## PROBLEM DETAILS:
Find the line containing "What is the ordering of" in the material below; copy that line and all following lines exactly.

----

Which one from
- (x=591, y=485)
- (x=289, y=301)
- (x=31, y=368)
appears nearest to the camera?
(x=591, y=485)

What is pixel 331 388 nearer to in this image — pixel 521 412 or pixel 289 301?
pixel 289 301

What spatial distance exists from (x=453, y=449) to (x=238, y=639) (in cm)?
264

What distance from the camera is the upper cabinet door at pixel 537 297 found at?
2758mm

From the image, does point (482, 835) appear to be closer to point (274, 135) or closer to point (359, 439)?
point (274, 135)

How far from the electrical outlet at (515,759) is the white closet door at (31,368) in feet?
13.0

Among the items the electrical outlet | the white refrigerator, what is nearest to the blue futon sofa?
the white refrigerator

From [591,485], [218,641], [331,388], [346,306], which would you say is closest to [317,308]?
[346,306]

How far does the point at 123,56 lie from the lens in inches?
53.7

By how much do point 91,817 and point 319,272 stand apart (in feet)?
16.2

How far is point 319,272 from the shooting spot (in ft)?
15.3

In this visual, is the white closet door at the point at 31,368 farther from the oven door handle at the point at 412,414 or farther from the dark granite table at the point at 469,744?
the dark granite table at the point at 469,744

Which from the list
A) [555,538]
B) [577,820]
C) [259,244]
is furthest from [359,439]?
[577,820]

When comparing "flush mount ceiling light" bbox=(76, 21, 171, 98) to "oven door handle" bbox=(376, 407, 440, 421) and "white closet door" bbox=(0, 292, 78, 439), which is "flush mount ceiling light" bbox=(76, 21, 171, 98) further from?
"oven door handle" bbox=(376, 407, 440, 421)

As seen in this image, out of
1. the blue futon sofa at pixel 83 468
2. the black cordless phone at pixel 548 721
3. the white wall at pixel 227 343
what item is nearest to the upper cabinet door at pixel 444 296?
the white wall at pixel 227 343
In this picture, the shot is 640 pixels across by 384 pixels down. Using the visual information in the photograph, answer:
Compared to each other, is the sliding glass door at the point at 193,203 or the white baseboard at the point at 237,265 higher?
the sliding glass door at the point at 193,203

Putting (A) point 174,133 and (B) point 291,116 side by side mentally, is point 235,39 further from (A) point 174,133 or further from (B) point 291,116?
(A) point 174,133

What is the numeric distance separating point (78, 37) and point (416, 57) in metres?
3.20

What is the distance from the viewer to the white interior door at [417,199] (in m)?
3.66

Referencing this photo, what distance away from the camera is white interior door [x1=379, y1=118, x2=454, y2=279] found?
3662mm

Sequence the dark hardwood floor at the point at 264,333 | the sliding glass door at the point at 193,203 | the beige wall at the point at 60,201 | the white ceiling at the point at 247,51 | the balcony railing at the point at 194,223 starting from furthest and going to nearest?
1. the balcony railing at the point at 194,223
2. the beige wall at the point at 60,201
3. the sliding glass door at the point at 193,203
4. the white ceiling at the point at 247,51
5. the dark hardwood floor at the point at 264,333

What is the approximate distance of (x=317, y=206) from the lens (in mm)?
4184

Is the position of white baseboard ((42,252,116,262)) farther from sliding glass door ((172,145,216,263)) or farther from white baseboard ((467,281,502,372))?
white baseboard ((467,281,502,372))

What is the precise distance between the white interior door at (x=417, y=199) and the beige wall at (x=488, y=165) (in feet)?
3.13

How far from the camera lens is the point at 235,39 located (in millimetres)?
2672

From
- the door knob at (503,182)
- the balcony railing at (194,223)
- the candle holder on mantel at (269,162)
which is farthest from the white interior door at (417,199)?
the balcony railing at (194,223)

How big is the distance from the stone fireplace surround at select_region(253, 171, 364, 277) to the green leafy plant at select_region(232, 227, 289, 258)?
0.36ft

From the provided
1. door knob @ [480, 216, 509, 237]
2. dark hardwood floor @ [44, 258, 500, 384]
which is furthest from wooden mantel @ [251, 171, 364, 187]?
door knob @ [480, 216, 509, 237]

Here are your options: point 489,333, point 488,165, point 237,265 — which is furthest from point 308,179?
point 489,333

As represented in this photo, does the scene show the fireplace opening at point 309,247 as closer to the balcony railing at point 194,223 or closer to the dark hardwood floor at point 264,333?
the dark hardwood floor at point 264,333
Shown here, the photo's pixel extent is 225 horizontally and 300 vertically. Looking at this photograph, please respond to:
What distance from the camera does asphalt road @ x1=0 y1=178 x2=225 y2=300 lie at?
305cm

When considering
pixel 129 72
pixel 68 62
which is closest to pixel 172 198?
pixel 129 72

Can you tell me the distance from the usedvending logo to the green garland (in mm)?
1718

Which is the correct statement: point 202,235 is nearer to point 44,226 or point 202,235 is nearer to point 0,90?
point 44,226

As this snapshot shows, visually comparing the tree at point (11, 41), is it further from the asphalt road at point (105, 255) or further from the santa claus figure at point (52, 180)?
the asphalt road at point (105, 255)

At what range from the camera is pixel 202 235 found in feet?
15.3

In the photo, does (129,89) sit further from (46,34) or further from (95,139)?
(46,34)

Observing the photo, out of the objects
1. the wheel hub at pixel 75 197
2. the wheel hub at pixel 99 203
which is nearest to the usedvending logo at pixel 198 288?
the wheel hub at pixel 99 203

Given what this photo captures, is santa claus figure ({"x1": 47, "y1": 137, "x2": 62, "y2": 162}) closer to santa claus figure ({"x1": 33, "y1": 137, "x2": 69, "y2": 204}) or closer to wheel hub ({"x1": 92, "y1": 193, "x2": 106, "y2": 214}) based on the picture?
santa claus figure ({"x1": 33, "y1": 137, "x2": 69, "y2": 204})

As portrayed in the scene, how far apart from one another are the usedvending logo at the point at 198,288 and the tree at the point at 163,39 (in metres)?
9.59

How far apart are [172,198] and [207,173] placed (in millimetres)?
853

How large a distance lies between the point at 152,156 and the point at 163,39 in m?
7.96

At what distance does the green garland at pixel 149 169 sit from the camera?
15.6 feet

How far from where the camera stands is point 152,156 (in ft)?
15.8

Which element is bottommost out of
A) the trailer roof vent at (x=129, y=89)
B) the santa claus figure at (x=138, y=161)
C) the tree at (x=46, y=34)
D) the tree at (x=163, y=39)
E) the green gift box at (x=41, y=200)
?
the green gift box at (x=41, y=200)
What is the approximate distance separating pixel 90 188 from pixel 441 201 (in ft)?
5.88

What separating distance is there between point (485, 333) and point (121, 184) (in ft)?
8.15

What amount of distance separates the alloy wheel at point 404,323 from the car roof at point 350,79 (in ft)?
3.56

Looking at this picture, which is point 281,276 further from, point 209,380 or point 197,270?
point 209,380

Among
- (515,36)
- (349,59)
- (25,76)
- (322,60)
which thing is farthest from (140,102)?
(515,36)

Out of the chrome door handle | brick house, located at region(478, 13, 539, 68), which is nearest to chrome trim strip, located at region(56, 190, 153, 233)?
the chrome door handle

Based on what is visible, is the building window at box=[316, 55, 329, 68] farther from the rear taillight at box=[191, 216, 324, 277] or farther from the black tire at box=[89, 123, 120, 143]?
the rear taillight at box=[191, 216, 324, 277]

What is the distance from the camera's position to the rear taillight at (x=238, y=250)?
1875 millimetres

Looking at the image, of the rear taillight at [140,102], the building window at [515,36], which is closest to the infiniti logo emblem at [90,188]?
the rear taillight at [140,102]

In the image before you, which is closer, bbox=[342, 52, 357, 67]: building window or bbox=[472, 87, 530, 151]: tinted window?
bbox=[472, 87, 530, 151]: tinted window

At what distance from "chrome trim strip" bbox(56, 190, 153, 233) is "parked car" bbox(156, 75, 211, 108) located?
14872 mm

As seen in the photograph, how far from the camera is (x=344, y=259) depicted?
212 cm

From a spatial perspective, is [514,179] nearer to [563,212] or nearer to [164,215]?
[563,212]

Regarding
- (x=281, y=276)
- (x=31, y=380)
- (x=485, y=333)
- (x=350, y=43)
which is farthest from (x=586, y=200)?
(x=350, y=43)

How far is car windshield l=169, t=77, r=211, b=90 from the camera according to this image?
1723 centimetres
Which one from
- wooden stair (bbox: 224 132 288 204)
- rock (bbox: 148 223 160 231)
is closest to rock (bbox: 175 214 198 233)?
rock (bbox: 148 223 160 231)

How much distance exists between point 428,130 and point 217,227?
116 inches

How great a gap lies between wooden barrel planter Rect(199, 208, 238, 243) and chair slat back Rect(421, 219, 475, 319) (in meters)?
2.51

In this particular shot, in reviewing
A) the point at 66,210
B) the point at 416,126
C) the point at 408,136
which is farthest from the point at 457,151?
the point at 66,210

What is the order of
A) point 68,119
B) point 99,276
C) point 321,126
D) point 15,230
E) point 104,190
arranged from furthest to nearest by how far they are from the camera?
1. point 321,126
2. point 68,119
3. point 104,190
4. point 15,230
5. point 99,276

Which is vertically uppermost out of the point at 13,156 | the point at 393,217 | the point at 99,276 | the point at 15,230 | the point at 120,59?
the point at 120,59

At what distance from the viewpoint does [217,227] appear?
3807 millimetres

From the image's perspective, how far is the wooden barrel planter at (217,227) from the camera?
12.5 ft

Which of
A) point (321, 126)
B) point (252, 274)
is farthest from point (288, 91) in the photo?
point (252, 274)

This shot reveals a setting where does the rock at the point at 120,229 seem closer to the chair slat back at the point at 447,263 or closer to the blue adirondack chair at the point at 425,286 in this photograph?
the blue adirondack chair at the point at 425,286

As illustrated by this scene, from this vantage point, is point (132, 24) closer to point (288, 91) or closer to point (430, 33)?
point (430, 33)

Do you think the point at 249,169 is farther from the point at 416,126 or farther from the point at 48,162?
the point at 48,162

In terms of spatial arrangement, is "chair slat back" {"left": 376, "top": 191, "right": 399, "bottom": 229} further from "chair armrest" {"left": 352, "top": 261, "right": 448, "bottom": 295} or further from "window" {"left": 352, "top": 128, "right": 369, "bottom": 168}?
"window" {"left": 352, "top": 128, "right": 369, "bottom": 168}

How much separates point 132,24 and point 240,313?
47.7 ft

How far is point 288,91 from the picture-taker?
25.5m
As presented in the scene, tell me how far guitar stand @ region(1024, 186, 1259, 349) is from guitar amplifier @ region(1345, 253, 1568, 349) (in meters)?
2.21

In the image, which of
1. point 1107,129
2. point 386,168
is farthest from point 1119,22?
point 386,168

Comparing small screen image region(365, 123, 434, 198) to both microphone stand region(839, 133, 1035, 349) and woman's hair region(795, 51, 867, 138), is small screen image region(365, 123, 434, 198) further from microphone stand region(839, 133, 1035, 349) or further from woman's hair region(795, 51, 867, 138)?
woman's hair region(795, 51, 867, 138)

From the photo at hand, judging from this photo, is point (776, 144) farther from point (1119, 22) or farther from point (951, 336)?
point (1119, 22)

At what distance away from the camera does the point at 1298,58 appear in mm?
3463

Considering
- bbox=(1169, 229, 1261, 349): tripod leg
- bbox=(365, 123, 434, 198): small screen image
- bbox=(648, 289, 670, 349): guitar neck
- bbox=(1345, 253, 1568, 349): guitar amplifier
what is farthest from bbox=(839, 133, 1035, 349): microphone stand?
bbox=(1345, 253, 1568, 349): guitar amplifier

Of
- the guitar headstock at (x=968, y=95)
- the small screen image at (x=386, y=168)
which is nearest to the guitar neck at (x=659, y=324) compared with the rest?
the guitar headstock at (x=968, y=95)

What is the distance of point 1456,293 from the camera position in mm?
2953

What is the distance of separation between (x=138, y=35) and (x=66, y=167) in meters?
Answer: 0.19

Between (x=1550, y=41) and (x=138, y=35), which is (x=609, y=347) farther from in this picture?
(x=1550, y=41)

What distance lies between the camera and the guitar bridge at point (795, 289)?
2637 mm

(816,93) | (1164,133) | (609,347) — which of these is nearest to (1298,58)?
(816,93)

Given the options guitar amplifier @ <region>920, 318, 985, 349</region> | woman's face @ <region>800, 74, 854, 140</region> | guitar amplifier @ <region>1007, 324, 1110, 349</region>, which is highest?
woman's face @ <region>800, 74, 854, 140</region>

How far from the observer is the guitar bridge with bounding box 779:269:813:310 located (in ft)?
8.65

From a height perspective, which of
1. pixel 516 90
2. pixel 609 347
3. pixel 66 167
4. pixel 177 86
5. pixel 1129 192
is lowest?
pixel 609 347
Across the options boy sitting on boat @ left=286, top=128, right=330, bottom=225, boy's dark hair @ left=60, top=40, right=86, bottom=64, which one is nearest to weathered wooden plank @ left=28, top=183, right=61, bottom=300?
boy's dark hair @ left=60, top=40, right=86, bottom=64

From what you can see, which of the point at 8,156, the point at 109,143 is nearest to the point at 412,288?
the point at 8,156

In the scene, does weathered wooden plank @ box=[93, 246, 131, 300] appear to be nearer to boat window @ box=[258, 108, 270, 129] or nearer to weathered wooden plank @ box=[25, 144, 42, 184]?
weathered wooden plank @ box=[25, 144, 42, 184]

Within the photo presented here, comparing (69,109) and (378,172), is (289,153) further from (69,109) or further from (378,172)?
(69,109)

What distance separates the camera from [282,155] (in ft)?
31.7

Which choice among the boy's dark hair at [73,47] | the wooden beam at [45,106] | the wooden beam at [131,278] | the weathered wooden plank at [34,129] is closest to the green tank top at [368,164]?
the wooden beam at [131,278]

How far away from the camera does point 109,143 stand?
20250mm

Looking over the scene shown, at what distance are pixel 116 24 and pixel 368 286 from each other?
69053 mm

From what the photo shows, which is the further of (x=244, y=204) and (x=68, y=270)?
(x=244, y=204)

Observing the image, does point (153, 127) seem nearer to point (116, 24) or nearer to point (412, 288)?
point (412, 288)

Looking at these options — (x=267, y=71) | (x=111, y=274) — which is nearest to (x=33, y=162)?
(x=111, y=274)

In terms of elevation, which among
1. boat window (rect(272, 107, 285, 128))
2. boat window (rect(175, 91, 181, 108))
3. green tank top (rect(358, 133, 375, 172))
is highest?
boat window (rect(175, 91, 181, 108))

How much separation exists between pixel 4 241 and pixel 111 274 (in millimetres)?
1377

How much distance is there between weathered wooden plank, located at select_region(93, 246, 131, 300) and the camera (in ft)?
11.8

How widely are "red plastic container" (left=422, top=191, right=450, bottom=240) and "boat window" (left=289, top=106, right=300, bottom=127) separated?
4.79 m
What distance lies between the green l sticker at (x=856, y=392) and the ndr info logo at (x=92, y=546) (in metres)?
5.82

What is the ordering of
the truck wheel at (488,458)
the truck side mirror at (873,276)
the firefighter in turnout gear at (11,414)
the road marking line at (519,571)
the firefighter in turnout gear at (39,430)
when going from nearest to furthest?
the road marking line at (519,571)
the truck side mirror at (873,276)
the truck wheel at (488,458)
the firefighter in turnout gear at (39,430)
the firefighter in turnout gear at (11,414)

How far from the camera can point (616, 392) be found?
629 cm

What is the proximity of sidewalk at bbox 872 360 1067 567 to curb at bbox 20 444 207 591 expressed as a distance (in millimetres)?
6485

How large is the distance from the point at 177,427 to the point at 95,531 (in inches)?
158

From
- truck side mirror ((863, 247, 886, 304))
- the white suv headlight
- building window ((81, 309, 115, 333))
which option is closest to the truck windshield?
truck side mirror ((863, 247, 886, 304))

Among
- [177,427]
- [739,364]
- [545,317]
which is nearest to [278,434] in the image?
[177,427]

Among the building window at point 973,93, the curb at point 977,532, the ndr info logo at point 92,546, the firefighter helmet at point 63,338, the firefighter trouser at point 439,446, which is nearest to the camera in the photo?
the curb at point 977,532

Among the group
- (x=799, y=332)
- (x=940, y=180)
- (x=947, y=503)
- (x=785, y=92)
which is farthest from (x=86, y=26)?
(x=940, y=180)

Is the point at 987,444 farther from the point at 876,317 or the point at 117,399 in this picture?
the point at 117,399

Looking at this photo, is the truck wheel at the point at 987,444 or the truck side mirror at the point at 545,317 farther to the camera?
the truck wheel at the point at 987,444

----

## EXERCISE ANSWER:
What is the ordering of
the truck wheel at (488,458)
the truck side mirror at (873,276)
the firefighter in turnout gear at (11,414)
the road marking line at (519,571)
the firefighter in turnout gear at (39,430)
when going from nearest to furthest?
the road marking line at (519,571)
the truck side mirror at (873,276)
the truck wheel at (488,458)
the firefighter in turnout gear at (39,430)
the firefighter in turnout gear at (11,414)

How far from the camera can point (616, 392) be found?
629 cm

What is the proximity of sidewalk at bbox 872 360 1067 567 to curb at bbox 20 444 207 591 expressed as a distance (in millimetres)?
6485

How large is the distance from the point at 177,427 to the point at 95,531 (in inches)?
158

From
- truck side mirror ((863, 247, 886, 304))
- the white suv headlight
- building window ((81, 309, 115, 333))
which option is closest to the truck windshield?
truck side mirror ((863, 247, 886, 304))

Among
- [177,427]
- [739,364]
- [545,317]
which is nearest to [278,434] in the image?
[177,427]

Among the building window at point 973,93, the curb at point 977,532, the ndr info logo at point 92,546, the firefighter helmet at point 63,338, the firefighter trouser at point 439,446, which is nearest to the camera in the photo?
the curb at point 977,532

Among the group
- (x=799, y=332)
- (x=940, y=180)
- (x=947, y=503)
- (x=785, y=92)
which is farthest from (x=86, y=26)?
(x=940, y=180)

Is the point at 987,444 farther from the point at 876,317 or the point at 117,399 in this picture?
the point at 117,399

Looking at this photo, is the truck wheel at the point at 987,444 or the truck side mirror at the point at 545,317 farther to the camera?
the truck wheel at the point at 987,444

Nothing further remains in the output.